Yu qualified for Monday's final of the 200m individual medley and came fourth, missing out on a remarkable medal by just 0.06sec in what is not considered her strongest event.

The race was won by Canada's Summer McIntosh -- she competed at the Tokyo Olympics as a 14-year-old and last summer in Paris won three golds at age 17.

Yu was at it again on Wednesday in Singapore, racing alongside comparative veteran McIntosh to reach the finals of the 200m butterfly.

Yu, who turns 13 in October, will also race in the 400m medley later this week.

The Chinese prodigy, who discovered swimming aged six as a way to cool off in China's roasting summers, has drawn historical comparisons to Inge Sorensen.

At 12, the Dane was the youngest-ever winner of an Olympic swimming medal after her bronze at the Berlin Games of 1936.

More recently, there was Bahrain's Alzain Tareq, who was 10 when she competed at the swimming world championships in Kazan, Russia, in 2015.

Unlike Yu, however, she never came close to a medal.

Asked this week if she was a "genius", Yu replied: "No, not really.

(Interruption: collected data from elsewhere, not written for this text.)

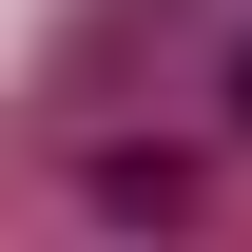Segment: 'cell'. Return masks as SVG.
Returning <instances> with one entry per match:
<instances>
[{
    "label": "cell",
    "mask_w": 252,
    "mask_h": 252,
    "mask_svg": "<svg viewBox=\"0 0 252 252\" xmlns=\"http://www.w3.org/2000/svg\"><path fill=\"white\" fill-rule=\"evenodd\" d=\"M78 194H97V214H117V233H175V214H194V156H97Z\"/></svg>",
    "instance_id": "cell-1"
},
{
    "label": "cell",
    "mask_w": 252,
    "mask_h": 252,
    "mask_svg": "<svg viewBox=\"0 0 252 252\" xmlns=\"http://www.w3.org/2000/svg\"><path fill=\"white\" fill-rule=\"evenodd\" d=\"M233 117H252V59H233Z\"/></svg>",
    "instance_id": "cell-2"
}]
</instances>
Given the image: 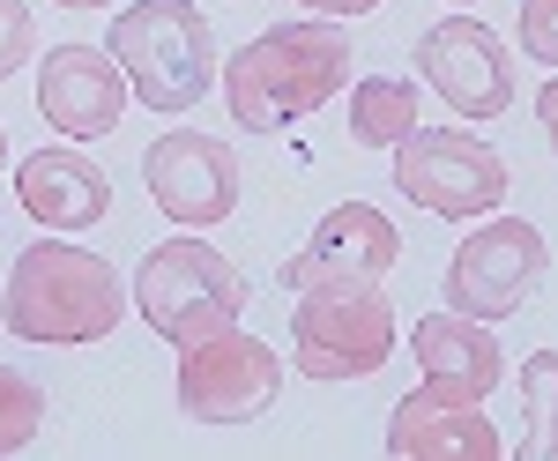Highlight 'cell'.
I'll return each instance as SVG.
<instances>
[{
  "mask_svg": "<svg viewBox=\"0 0 558 461\" xmlns=\"http://www.w3.org/2000/svg\"><path fill=\"white\" fill-rule=\"evenodd\" d=\"M350 68H357V45H350L343 23L299 15V23H276V31L246 38L216 68V83H223L231 126H246V134H283V126L313 120V112L350 83Z\"/></svg>",
  "mask_w": 558,
  "mask_h": 461,
  "instance_id": "cell-1",
  "label": "cell"
},
{
  "mask_svg": "<svg viewBox=\"0 0 558 461\" xmlns=\"http://www.w3.org/2000/svg\"><path fill=\"white\" fill-rule=\"evenodd\" d=\"M128 313V291H120V268L89 246H60V231L38 239V246L15 253L8 268V291H0V320L15 342H105Z\"/></svg>",
  "mask_w": 558,
  "mask_h": 461,
  "instance_id": "cell-2",
  "label": "cell"
},
{
  "mask_svg": "<svg viewBox=\"0 0 558 461\" xmlns=\"http://www.w3.org/2000/svg\"><path fill=\"white\" fill-rule=\"evenodd\" d=\"M105 52L120 60L128 75V97L149 105V112H194L216 83V31L194 0H134V8H112V38Z\"/></svg>",
  "mask_w": 558,
  "mask_h": 461,
  "instance_id": "cell-3",
  "label": "cell"
},
{
  "mask_svg": "<svg viewBox=\"0 0 558 461\" xmlns=\"http://www.w3.org/2000/svg\"><path fill=\"white\" fill-rule=\"evenodd\" d=\"M128 305L165 342H202V336L231 328V320L246 313V276H239L202 231H179V239H165V246H149L134 260Z\"/></svg>",
  "mask_w": 558,
  "mask_h": 461,
  "instance_id": "cell-4",
  "label": "cell"
},
{
  "mask_svg": "<svg viewBox=\"0 0 558 461\" xmlns=\"http://www.w3.org/2000/svg\"><path fill=\"white\" fill-rule=\"evenodd\" d=\"M291 342H299V379H365L395 357V305L365 276L305 283L291 291Z\"/></svg>",
  "mask_w": 558,
  "mask_h": 461,
  "instance_id": "cell-5",
  "label": "cell"
},
{
  "mask_svg": "<svg viewBox=\"0 0 558 461\" xmlns=\"http://www.w3.org/2000/svg\"><path fill=\"white\" fill-rule=\"evenodd\" d=\"M387 157H395L402 202H417L425 216H447V223H476V216H492L514 194L507 186V157L492 142L462 134V126H417Z\"/></svg>",
  "mask_w": 558,
  "mask_h": 461,
  "instance_id": "cell-6",
  "label": "cell"
},
{
  "mask_svg": "<svg viewBox=\"0 0 558 461\" xmlns=\"http://www.w3.org/2000/svg\"><path fill=\"white\" fill-rule=\"evenodd\" d=\"M551 276V246H544V231L529 223V216H476V231L454 246L447 260V305L454 313H470V320H507L521 313L536 283Z\"/></svg>",
  "mask_w": 558,
  "mask_h": 461,
  "instance_id": "cell-7",
  "label": "cell"
},
{
  "mask_svg": "<svg viewBox=\"0 0 558 461\" xmlns=\"http://www.w3.org/2000/svg\"><path fill=\"white\" fill-rule=\"evenodd\" d=\"M276 395H283V365L239 320L202 342H179V410L194 424H254L276 410Z\"/></svg>",
  "mask_w": 558,
  "mask_h": 461,
  "instance_id": "cell-8",
  "label": "cell"
},
{
  "mask_svg": "<svg viewBox=\"0 0 558 461\" xmlns=\"http://www.w3.org/2000/svg\"><path fill=\"white\" fill-rule=\"evenodd\" d=\"M417 68L439 89V105L454 120H499L514 112V52L499 31H484V15H439L425 38H417Z\"/></svg>",
  "mask_w": 558,
  "mask_h": 461,
  "instance_id": "cell-9",
  "label": "cell"
},
{
  "mask_svg": "<svg viewBox=\"0 0 558 461\" xmlns=\"http://www.w3.org/2000/svg\"><path fill=\"white\" fill-rule=\"evenodd\" d=\"M142 186L179 231H216L239 216V157L194 126H172L142 149Z\"/></svg>",
  "mask_w": 558,
  "mask_h": 461,
  "instance_id": "cell-10",
  "label": "cell"
},
{
  "mask_svg": "<svg viewBox=\"0 0 558 461\" xmlns=\"http://www.w3.org/2000/svg\"><path fill=\"white\" fill-rule=\"evenodd\" d=\"M128 75L105 45H52L38 60V112L45 126H60V142H97L112 134L128 112Z\"/></svg>",
  "mask_w": 558,
  "mask_h": 461,
  "instance_id": "cell-11",
  "label": "cell"
},
{
  "mask_svg": "<svg viewBox=\"0 0 558 461\" xmlns=\"http://www.w3.org/2000/svg\"><path fill=\"white\" fill-rule=\"evenodd\" d=\"M395 260H402V231H395V216L373 209V202H343V209L320 216L313 239L283 260V283H291V291H305V283H336V276H365V283H380Z\"/></svg>",
  "mask_w": 558,
  "mask_h": 461,
  "instance_id": "cell-12",
  "label": "cell"
},
{
  "mask_svg": "<svg viewBox=\"0 0 558 461\" xmlns=\"http://www.w3.org/2000/svg\"><path fill=\"white\" fill-rule=\"evenodd\" d=\"M15 202H23V216H31L38 231L75 239V231H89V223L112 216V179L89 165L83 149L52 142V149H31V157L15 165Z\"/></svg>",
  "mask_w": 558,
  "mask_h": 461,
  "instance_id": "cell-13",
  "label": "cell"
},
{
  "mask_svg": "<svg viewBox=\"0 0 558 461\" xmlns=\"http://www.w3.org/2000/svg\"><path fill=\"white\" fill-rule=\"evenodd\" d=\"M417 365H425V395L439 402H484L499 379H507V350L492 342V320H470V313H425L417 320Z\"/></svg>",
  "mask_w": 558,
  "mask_h": 461,
  "instance_id": "cell-14",
  "label": "cell"
},
{
  "mask_svg": "<svg viewBox=\"0 0 558 461\" xmlns=\"http://www.w3.org/2000/svg\"><path fill=\"white\" fill-rule=\"evenodd\" d=\"M387 454L395 461H499L507 439L484 417V402H439V395H402L387 417Z\"/></svg>",
  "mask_w": 558,
  "mask_h": 461,
  "instance_id": "cell-15",
  "label": "cell"
},
{
  "mask_svg": "<svg viewBox=\"0 0 558 461\" xmlns=\"http://www.w3.org/2000/svg\"><path fill=\"white\" fill-rule=\"evenodd\" d=\"M417 126H425V112H417V83L410 75H365L350 89V142L357 149H395Z\"/></svg>",
  "mask_w": 558,
  "mask_h": 461,
  "instance_id": "cell-16",
  "label": "cell"
},
{
  "mask_svg": "<svg viewBox=\"0 0 558 461\" xmlns=\"http://www.w3.org/2000/svg\"><path fill=\"white\" fill-rule=\"evenodd\" d=\"M521 461H558V350H529L521 365Z\"/></svg>",
  "mask_w": 558,
  "mask_h": 461,
  "instance_id": "cell-17",
  "label": "cell"
},
{
  "mask_svg": "<svg viewBox=\"0 0 558 461\" xmlns=\"http://www.w3.org/2000/svg\"><path fill=\"white\" fill-rule=\"evenodd\" d=\"M45 432V387L15 365H0V454H23Z\"/></svg>",
  "mask_w": 558,
  "mask_h": 461,
  "instance_id": "cell-18",
  "label": "cell"
},
{
  "mask_svg": "<svg viewBox=\"0 0 558 461\" xmlns=\"http://www.w3.org/2000/svg\"><path fill=\"white\" fill-rule=\"evenodd\" d=\"M514 38L536 68H558V0H521L514 15Z\"/></svg>",
  "mask_w": 558,
  "mask_h": 461,
  "instance_id": "cell-19",
  "label": "cell"
},
{
  "mask_svg": "<svg viewBox=\"0 0 558 461\" xmlns=\"http://www.w3.org/2000/svg\"><path fill=\"white\" fill-rule=\"evenodd\" d=\"M31 52H38V15H31L23 0H0V83H8Z\"/></svg>",
  "mask_w": 558,
  "mask_h": 461,
  "instance_id": "cell-20",
  "label": "cell"
},
{
  "mask_svg": "<svg viewBox=\"0 0 558 461\" xmlns=\"http://www.w3.org/2000/svg\"><path fill=\"white\" fill-rule=\"evenodd\" d=\"M299 8H313V15H328V23H350V15H373L380 0H299Z\"/></svg>",
  "mask_w": 558,
  "mask_h": 461,
  "instance_id": "cell-21",
  "label": "cell"
},
{
  "mask_svg": "<svg viewBox=\"0 0 558 461\" xmlns=\"http://www.w3.org/2000/svg\"><path fill=\"white\" fill-rule=\"evenodd\" d=\"M536 120L551 126V149H558V75H551V83H536Z\"/></svg>",
  "mask_w": 558,
  "mask_h": 461,
  "instance_id": "cell-22",
  "label": "cell"
},
{
  "mask_svg": "<svg viewBox=\"0 0 558 461\" xmlns=\"http://www.w3.org/2000/svg\"><path fill=\"white\" fill-rule=\"evenodd\" d=\"M52 8H112V0H52Z\"/></svg>",
  "mask_w": 558,
  "mask_h": 461,
  "instance_id": "cell-23",
  "label": "cell"
},
{
  "mask_svg": "<svg viewBox=\"0 0 558 461\" xmlns=\"http://www.w3.org/2000/svg\"><path fill=\"white\" fill-rule=\"evenodd\" d=\"M0 165H8V126H0Z\"/></svg>",
  "mask_w": 558,
  "mask_h": 461,
  "instance_id": "cell-24",
  "label": "cell"
},
{
  "mask_svg": "<svg viewBox=\"0 0 558 461\" xmlns=\"http://www.w3.org/2000/svg\"><path fill=\"white\" fill-rule=\"evenodd\" d=\"M447 8H476V0H447Z\"/></svg>",
  "mask_w": 558,
  "mask_h": 461,
  "instance_id": "cell-25",
  "label": "cell"
}]
</instances>
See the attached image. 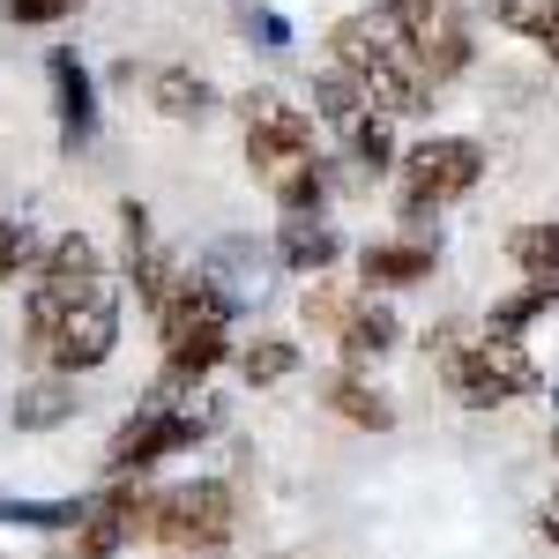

It's all the result of hard training."

- 'Too early' -

While Yu's performances have been impressive and could well yield a medal, not everyone thinks she should be competing in Singapore.

Some in the sport have raised questions about the impact on Yu mentally and physically of high-level training and competing at an age when she is still developing as a person.

Under current World Aquatics rules, the minimum age is 14 but younger swimmers can compete at the championships if -- like Yu -- they are fast enough.

Christian Hansmann, sports director of German swimming, called her participation in Singapore "questionable".

"Putting a girl of 12 in front of a world championship crowd of 5,000 spectators, with the high pressure from the media and the coaches, is far too early in my opinion," said Hansmann, who has children of a similar age.

French swimmer Lilou Ressencourt admitted it "pisses me off to be beaten by a girl 10 years younger than me" and said she was surprised by how fast Yu is at such a young age.

She too fears for Yu's physical and mental well-being.

"I'm 22 and handling world championships, even French championships, can be difficult," Ressencourt told AFP.

"I tell myself that at 12, you have a heavy responsibility... it's not normal at 12 to have that kind of pressure."

- Finding balance -

Yu's presence in Singapore could force a rethink of the rules at World Aquatics, the sport's governing body.

Executive director Brent Nowicki admitted they had been surprised that someone as young as Yu had been fast enough to qualify.

Nowicki said World Aquatics "feel quite good about where we are with our safeguarding approach in our sport", but admitted that Yu could force a re-evaluation of its rules.

"She's great. I mean, there's a big future there for her. Hopefully there could be good things that could happen out of this, and it could be great," he said.

But he added: "Obviously we have to make sure that that's what it is, right? We don't want to tip that balance and go the other way, and we have to be careful about that."

Many other sports have wrestled with the same age issue.

In 2022, ice skating's governing body voted to raise the minimum age for senior competition from 15 to 17, months after an Olympics drug scandal involving Russian teenager Kamila Valieva.

Katarina Witt, who was 18 when she won Olympic skating gold at the 1984 Sarajevo Games for East Germany, said the change was "primarily protecting the female athletes from their sometimes over-ambitious managers".